ABOUT THIS EXERCISE:
Could you write out the records exactly as they are given?

(Collected data entries)
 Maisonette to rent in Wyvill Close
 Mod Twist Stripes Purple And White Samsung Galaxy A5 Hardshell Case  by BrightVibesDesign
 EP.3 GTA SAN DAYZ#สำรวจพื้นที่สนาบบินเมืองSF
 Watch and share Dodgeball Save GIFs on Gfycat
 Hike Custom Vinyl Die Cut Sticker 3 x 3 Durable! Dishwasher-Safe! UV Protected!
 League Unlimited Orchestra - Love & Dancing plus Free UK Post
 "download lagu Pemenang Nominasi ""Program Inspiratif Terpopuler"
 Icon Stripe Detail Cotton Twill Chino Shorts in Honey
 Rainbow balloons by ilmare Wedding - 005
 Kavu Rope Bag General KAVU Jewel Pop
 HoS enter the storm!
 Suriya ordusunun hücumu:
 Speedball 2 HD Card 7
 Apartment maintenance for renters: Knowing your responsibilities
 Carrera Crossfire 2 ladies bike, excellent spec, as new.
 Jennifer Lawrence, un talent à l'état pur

SOLUTION TO THIS TASK:
 Maisonette to rent in Wyvill Close
 Mod Twist Stripes Purple And White Samsung Galaxy A5 Hardshell Case  by BrightVibesDesign
 EP.3 GTA SAN DAYZ#สำรวจพื้นที่สนาบบินเมืองSF
 Watch and share Dodgeball Save GIFs on Gfycat
 Hike Custom Vinyl Die Cut Sticker 3 x 3 Durable! Dishwasher-Safe! UV Protected!
 League Unlimited Orchestra - Love & Dancing plus Free UK Post
 "download lagu Pemenang Nominasi ""Program Inspiratif Terpopuler"
 Icon Stripe Detail Cotton Twill Chino Shorts in Honey
 Rainbow balloons by ilmare Wedding - 005
 Kavu Rope Bag General KAVU Jewel Pop
 HoS enter the storm!
 Suriya ordusunun hücumu:
 Speedball 2 HD Card 7
 Apartment maintenance for renters: Knowing your responsibilities
 Carrera Crossfire 2 ladies bike, excellent spec, as new.
 Jennifer Lawrence, un talent à l'état pur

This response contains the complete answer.